After a while, Nixon tired of his California isolation and decided that he could advance the Wizard plan by moving to New York. Co-op boards blackballed him, so he purchased an Upper East Side townhouse, where he hosted what became famous dinners of Chinese food, served by Chinese waiters, amid Chinese decor (lest anybody forget his breakthrough trip there in 1972). To the dinners came New York's pooh-bahs - bankers and publishers and elder statesmen. Invitations became sought-after social currency, and attendees bragged all over town. He went to baseball games and dined at the chicest restaurants. Richard Nixon became the toast of New York.
In 1979, Gallup named Nixon one of the 10 most admired people in the world.

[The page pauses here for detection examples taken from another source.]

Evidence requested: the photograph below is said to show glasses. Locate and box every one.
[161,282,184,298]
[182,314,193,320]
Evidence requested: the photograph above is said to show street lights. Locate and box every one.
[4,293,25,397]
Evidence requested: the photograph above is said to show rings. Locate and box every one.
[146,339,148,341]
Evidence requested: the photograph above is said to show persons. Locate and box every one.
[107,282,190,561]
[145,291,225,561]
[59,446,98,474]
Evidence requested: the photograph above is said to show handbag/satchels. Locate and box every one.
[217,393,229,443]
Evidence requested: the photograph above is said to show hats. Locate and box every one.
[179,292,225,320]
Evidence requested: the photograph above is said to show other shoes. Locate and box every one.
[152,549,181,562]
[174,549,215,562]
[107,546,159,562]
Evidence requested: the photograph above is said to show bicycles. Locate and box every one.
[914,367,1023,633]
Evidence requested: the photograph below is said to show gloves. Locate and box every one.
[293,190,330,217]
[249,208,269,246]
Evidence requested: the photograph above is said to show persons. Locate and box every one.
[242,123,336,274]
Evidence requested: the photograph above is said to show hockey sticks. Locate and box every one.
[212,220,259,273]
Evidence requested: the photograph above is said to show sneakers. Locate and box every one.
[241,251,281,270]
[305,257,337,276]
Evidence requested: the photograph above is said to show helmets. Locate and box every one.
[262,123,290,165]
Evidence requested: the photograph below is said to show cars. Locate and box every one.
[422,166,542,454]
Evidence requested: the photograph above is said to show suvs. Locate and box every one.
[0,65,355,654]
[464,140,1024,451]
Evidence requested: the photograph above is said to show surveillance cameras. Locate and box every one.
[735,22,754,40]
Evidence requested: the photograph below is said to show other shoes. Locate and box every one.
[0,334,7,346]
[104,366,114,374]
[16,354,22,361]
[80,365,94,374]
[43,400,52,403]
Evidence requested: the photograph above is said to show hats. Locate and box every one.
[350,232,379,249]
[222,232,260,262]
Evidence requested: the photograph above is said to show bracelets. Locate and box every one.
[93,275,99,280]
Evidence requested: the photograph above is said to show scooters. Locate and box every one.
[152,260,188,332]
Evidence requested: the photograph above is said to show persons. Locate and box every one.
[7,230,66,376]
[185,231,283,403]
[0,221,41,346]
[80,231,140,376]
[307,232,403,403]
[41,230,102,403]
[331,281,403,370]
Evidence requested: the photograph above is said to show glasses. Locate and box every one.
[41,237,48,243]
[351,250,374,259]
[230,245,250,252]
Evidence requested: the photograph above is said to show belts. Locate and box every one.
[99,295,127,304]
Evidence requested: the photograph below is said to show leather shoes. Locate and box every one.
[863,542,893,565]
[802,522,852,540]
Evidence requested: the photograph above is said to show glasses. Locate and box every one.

He wrote op-eds for major newspapers and wangled summonses from presidents to brief them on dealing with the Soviet Union and other world issues. To President Jimmy Carter's dismay, Nixon used his high-level contacts with Chinese officials to get himself invited to the White House state dinner for Chinese leaders on their first visit to the United States. He essentially blackmailed President Bill Clinton, warning that if the young president didn't invite him for a briefing before a 1993 summit with Soviet leader Boris Yeltsin, he'd author an op-ed attacking Clinton's foreign policy. (Clinton received Nixon at night.)
Clearly, many of these avenues will be closed to Trump. He lacks discipline, intellectual rigour and the doggedness Nixon used to pull himself up from the bottom. But Trump has one advantage Nixon didn't, even after the assault on the Capitol this month: a large and fanatically devoted following. According to a Washington Post-ABC News poll released Jan. 15,79 percent of Republicans and Republican-leaning independents still approved of his performance. Trump of course had the backing of Fox News, and although the intensity of adulation there has diminished of late, the network still supported the Trump line about the Jan. 6 attack on the Capitol (for example, that it was spawned by a left-wing group). There was no such thing as Fox News in Nixon's day.
Trump still has the support of fringe networks like One America News and Newsmax, even if he has been suspended from Twitter and Facebook, the major vehicles for his propaganda. Trump is unlikely to be able to place op-eds in mainstream newspapers if they're full of lies. It's hard to imagine that a memoir or an interview series like the lucrative and attention-grabbing one Nixon gave to David Frost would do much for a famous blabbermouth whose opinions are ill-founded and overly familiar.
If Trump is canny enough and has the energy, he will have already begun devising ways to heal his battered reputation with much of the public and, in particular, the Republican politicians who indulged him for years. But unlike Nixon, Trump faces a paradox: How can he maintain the support of his rabble-rousing followers, particularly if he wants to run again in 2024 or simply remain a force in in the GOP, while building respectability among the broader public?
* Drew is the author of "Washington Journal: Reporting Watergate and Richard Nixon's Downfall."
** The views expressed here are not necessarily those of IOL.